2. Sel Langerhans yang terdapat di
lapisan epidermis
Sel ini bekerja mirip dengan
makrofag (memproses antigen sebelum disajikan ke limfosit / APC). Sel
langerhans memiliki beberapa mediator yang dihasilkan dalam memproses antigen
yaitu: sitokin (IL 1 dan IL 6), kemokin (IL8), dan lipid (prostaglandin A2,
leukotrien, dan platelet activating factor.
3. Reaksi inflamasi jika sudah menembus
ke daerah dermis (daerah dengan pembuluh darah).
Inflamasi terjadi jika sel
langerhans dan keratinisasi gagal dalam menghadapi mikroorganisme patogen,
sehingga akan datang bantuan dari mediator inflamasi seperti netrofil,
limfosit, komplemen, PMN, dan aktivasi faktor penghambat serum (serum
inhibitory factor) yang disebut proliferasi epidermis. Secara
umum, sebenarnya inflamasi itu adalah reaksi lokal yang diakibatkan oleh luka
pada kulit sebagai mekanisme pertahanan tubuh yang dipertahankan oleh kulit.
Komponen-komponen
Sistem Imun pada kulit antara lain :
1. Epidermis : Keratinosit → IL-1, IL-6, IL-10,
TGF-β, TNF-α
Melanosit → Pigmen
Sel Langerhans/sel Dendrik → APC
Sel T → CD-8
2. Dermis : Sel T → CD-4 dan CD-8
Makrofag
· Reaksi
imun di kulit
a.
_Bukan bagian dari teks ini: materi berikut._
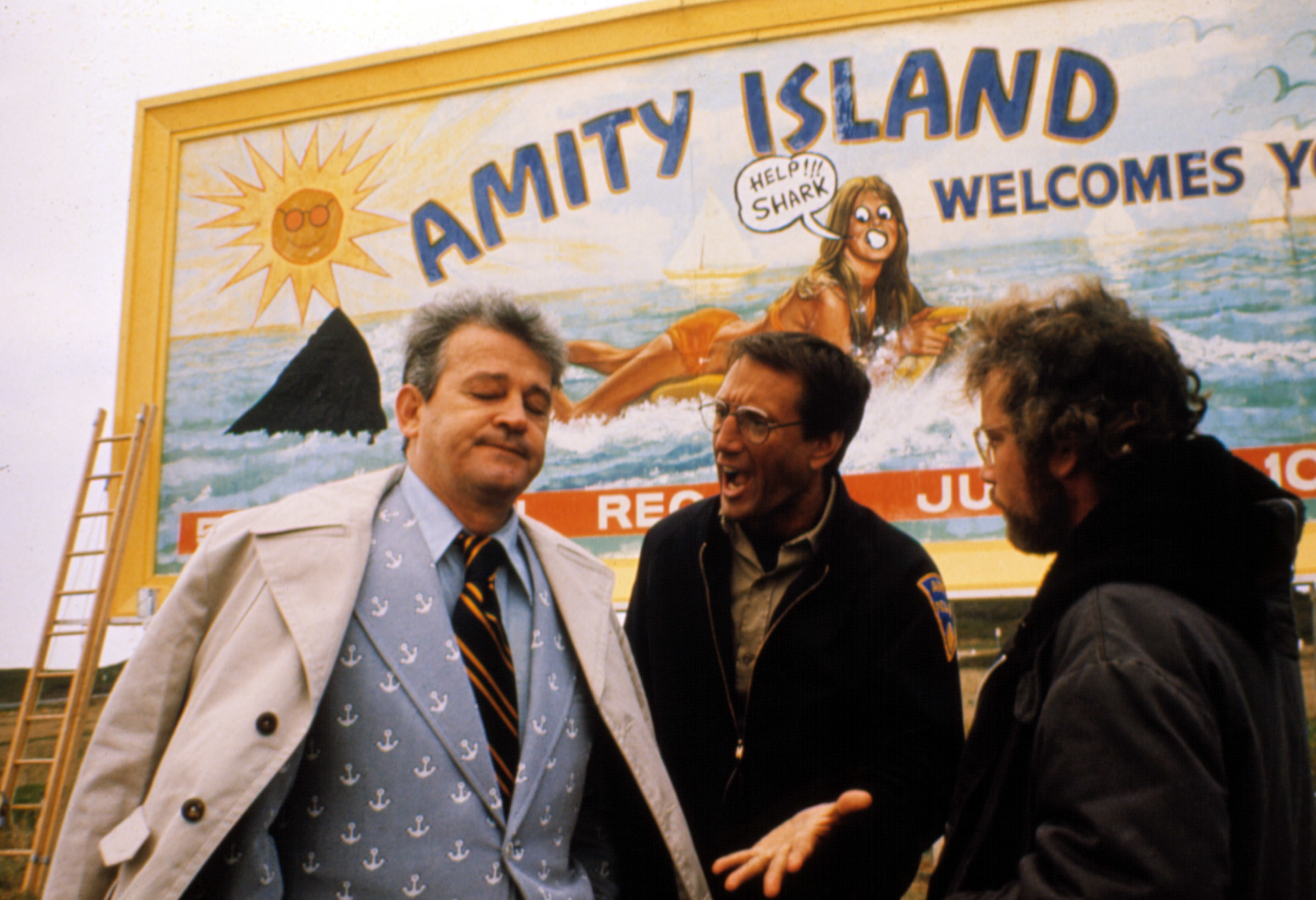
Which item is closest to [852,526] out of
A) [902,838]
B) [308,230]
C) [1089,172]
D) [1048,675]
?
[902,838]

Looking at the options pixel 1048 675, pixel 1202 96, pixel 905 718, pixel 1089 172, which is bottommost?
pixel 905 718

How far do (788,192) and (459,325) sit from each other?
276cm

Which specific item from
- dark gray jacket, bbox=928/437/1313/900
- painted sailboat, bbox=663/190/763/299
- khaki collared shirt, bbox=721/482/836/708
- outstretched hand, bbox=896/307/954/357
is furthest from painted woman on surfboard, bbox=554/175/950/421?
dark gray jacket, bbox=928/437/1313/900

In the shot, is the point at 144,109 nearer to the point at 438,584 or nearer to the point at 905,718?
the point at 438,584

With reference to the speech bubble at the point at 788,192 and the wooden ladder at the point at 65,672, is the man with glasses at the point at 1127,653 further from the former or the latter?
the wooden ladder at the point at 65,672

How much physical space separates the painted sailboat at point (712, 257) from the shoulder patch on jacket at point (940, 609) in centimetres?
238

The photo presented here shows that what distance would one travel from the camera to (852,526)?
6.98ft

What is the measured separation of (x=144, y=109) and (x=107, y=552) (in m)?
2.60

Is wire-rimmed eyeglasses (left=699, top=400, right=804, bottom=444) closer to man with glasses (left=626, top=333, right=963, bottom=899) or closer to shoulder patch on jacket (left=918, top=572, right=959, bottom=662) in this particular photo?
man with glasses (left=626, top=333, right=963, bottom=899)

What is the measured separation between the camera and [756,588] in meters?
2.11

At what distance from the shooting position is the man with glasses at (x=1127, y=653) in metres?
1.02

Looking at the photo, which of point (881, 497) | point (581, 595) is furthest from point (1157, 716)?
point (881, 497)

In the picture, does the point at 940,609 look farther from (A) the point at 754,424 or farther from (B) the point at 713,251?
(B) the point at 713,251

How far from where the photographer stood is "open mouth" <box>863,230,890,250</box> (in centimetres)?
402
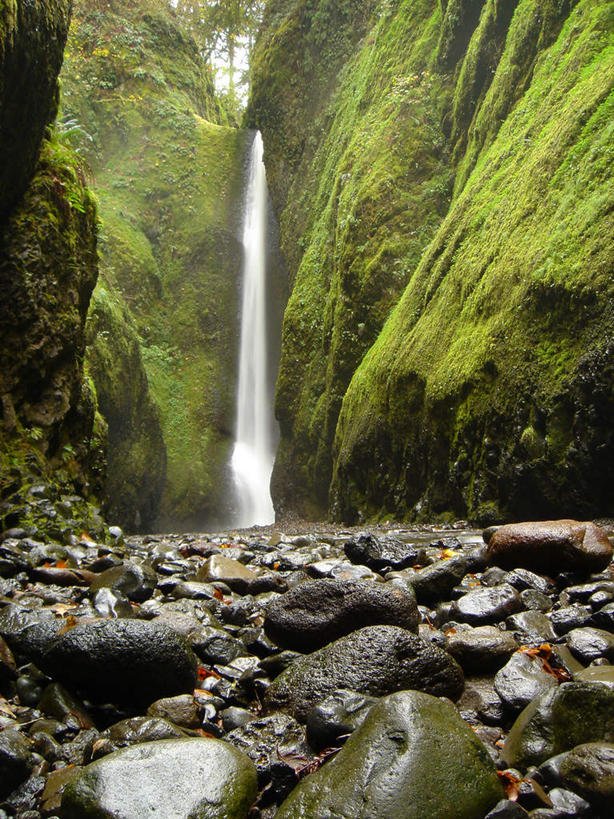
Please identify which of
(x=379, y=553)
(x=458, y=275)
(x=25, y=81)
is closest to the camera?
(x=379, y=553)

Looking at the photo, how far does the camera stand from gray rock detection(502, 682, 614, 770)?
187cm

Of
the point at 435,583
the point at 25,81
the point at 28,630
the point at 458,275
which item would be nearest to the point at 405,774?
the point at 28,630

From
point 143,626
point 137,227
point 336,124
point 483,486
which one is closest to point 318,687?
point 143,626

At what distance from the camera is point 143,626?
2.61 metres

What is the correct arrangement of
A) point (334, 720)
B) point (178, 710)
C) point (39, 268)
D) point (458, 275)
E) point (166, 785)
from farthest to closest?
point (458, 275) → point (39, 268) → point (178, 710) → point (334, 720) → point (166, 785)

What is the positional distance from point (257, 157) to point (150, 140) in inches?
186

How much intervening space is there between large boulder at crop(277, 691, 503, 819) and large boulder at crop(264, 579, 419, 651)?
3.51 ft

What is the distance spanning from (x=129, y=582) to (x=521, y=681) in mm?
2533

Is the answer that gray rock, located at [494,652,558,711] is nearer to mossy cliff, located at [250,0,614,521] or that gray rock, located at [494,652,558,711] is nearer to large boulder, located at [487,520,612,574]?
large boulder, located at [487,520,612,574]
Hipersensitivitas
Cepat
i.
DitimbulkanIgE,
dapat menimbulkan anafilaksis, penyebab obat atau serangga.
ii.
IgE
ditemukan pada permukaan SL/SD pasien dermatitis atopi.
iii.
Diduga
ikatan Fc-R pd SL dengan IgE dapat mencetuskan inflamasi exim.
b.
Urtikaria,
jelatang, sering disebut sebagai gatal-gatal,
adalah jenis ruam kulit penting untuk pucat merah, mengangkat,
gatal benjolan. Hives mungkin juga menyebabkan rasa
terbakar atau menyengat, Hives sering disebabkan oleh
reaksi alergi. Namun, ada banyak penyebab alergi. Sebagian besar
kasus gatal-gatal yang berlangsung
kurang dari
enam minggu(urtikaria
akut) adalah hasil dari pemicu alergi.
Penyakit IgE kulit dibagi menjadi 2 : ada yang akut dan kronis. Urtikaria kronis(gatal-gatal
yang berlangsung lebih darienam minggu) jarang karena alergi.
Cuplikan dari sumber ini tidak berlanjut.